_What needs to be done_: Return the lines between the one containing "Which is closest to the viewer, considering" and the one containing "5389 inches", inclusive, copied without change. Leave the picture out of your answer.

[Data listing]

------

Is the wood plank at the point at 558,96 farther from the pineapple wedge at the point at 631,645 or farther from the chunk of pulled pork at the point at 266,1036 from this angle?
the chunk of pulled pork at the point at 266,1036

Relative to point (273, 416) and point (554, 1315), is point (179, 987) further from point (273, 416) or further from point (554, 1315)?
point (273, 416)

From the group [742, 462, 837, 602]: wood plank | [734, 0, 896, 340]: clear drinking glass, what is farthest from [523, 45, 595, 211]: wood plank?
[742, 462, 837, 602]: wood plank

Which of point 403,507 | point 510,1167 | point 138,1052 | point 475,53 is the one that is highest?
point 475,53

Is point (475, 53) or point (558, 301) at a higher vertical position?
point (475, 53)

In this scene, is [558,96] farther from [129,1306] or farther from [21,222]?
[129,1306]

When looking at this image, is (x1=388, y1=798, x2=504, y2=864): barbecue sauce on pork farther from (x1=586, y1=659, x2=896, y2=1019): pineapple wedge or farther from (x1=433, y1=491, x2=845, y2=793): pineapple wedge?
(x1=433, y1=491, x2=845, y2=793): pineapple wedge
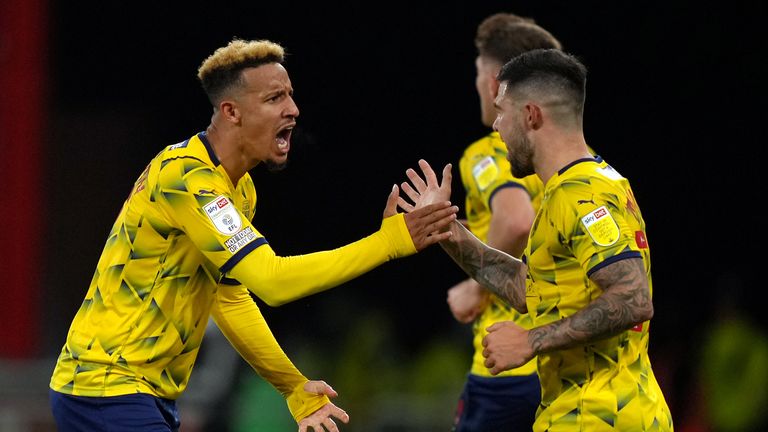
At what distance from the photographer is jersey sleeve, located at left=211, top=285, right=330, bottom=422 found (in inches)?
163

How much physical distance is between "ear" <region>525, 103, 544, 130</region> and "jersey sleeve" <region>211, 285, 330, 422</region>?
1159 mm

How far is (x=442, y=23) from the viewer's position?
9266 mm

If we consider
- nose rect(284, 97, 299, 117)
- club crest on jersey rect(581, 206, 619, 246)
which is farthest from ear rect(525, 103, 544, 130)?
nose rect(284, 97, 299, 117)

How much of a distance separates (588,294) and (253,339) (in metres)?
1.24

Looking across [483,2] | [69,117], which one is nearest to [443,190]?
[483,2]

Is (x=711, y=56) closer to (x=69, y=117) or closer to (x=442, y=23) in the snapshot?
(x=442, y=23)

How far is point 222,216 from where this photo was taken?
3.61 m

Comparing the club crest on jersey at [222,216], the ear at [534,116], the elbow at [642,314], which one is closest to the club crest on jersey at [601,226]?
the elbow at [642,314]

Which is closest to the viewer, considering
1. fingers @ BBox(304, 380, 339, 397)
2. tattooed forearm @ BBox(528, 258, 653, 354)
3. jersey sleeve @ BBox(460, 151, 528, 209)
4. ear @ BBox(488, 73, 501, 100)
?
tattooed forearm @ BBox(528, 258, 653, 354)

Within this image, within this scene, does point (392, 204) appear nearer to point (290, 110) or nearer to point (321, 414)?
point (290, 110)

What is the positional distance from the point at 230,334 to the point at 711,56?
5.66 metres

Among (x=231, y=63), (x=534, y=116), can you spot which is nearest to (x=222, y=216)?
(x=231, y=63)

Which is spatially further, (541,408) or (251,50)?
(251,50)

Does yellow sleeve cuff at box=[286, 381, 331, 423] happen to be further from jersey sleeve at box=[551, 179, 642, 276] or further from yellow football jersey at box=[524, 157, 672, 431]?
jersey sleeve at box=[551, 179, 642, 276]
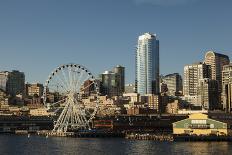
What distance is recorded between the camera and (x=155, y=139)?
5389 inches

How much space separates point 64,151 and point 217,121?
4839cm

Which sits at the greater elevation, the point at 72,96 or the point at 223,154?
the point at 72,96

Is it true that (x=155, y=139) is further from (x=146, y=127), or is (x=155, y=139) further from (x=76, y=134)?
(x=146, y=127)

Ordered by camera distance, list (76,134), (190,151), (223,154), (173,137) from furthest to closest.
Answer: (76,134) < (173,137) < (190,151) < (223,154)

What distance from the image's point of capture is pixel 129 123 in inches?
7096

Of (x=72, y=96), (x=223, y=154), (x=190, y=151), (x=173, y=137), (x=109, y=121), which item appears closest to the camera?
(x=223, y=154)

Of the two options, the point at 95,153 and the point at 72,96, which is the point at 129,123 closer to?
the point at 72,96

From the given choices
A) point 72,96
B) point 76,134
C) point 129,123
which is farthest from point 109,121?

------

_The result_:
Which is closest to the viewer, considering
1. fingers @ BBox(304, 380, 339, 397)
2. tattooed forearm @ BBox(528, 258, 653, 354)
3. jersey sleeve @ BBox(460, 151, 528, 209)
4. ear @ BBox(488, 73, 501, 100)
?
tattooed forearm @ BBox(528, 258, 653, 354)

Within this image, within this scene, does point (392, 204) appear nearer to point (290, 110) or nearer to point (321, 414)?
point (290, 110)

What is the positional distance from the point at 230,334 to the point at 711,56?
5.66 metres

Among (x=231, y=63), (x=534, y=116), can you spot which is nearest to (x=222, y=216)?
(x=231, y=63)

Which is spatially further, (541,408) or (251,50)?
(251,50)

Does yellow sleeve cuff at box=[286, 381, 331, 423] happen to be further from jersey sleeve at box=[551, 179, 642, 276] or further from yellow football jersey at box=[524, 157, 672, 431]?
jersey sleeve at box=[551, 179, 642, 276]
What distance is recorded between the camera and (x=155, y=139)?
5389 inches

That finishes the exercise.